Contudo, preocupa-me que estas “comunidades da moda” esmaguem a nossa educação e retirem todo o potencial que a aprendizagem em comunidade tem. A nossa democracia e os nossos valores podem até estar, de certa forma, em risco.

O e-mail vai longo e ajudou-me a refletir sobre alguns aspetos contigo. Não preciso de resposta, se assim entenderes, mas achei que podia partilhar a minha visão em experiência e contribuir para o “state of the art” das alternativas à educação portuguesa.

Talvez não seja novidade para ti.

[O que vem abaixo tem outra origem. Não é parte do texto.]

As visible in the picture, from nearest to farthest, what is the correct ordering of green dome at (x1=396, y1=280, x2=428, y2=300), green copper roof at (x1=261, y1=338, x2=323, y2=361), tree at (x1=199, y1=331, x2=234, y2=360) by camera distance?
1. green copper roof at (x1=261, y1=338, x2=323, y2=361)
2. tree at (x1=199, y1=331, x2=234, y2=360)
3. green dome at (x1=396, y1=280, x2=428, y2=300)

Quanto a mim, adoraria poder, finalmente, fazer parte de uma comunidade de aprendizagem onde os nossos valores de democracia a sustentassem e que significasse uma boa aposta para aqueles que pretendem ver na prática uma diferente (mas possível) forma de educação. 

Será realidade, ou utopia?”

Respondi à Mariana que era realidade e utopia. Seria preciso partir de projetos reais e dos “desviantes”, concretizando a utopia, idealizar o real e realizar o ideal.

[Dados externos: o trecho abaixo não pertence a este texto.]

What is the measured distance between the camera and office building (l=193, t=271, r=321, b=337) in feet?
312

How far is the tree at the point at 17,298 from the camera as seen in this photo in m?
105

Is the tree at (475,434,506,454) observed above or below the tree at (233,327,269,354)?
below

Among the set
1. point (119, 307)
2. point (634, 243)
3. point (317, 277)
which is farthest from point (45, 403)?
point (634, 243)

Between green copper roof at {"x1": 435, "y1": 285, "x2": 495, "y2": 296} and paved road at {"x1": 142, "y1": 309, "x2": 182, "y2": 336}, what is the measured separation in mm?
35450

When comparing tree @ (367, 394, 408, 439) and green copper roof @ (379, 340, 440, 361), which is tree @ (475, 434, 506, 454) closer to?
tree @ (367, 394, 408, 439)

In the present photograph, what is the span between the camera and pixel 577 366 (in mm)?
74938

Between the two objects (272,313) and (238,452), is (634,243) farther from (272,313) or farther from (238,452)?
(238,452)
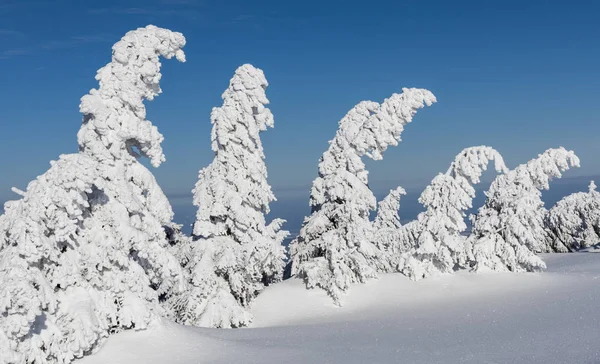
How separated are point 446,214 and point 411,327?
8579mm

Na Internet daquele tempo, todo mundo falava de “comunidades de aprendizagem” e de “inovação”. O mercado se apropriara da expressão e usava-a, despudoradamente, num marketing fake, vendendo gato por lebre.

Num evento supostamente educacional, escutei muitas vezes a expressão “escolas inovadoras”. Velho insuportável, estraguei o ambiente de encantamento, quando perguntei aos palestrantes:

“Podereis indicar-me o endereço de uma dessas “escolas inovadoras”?”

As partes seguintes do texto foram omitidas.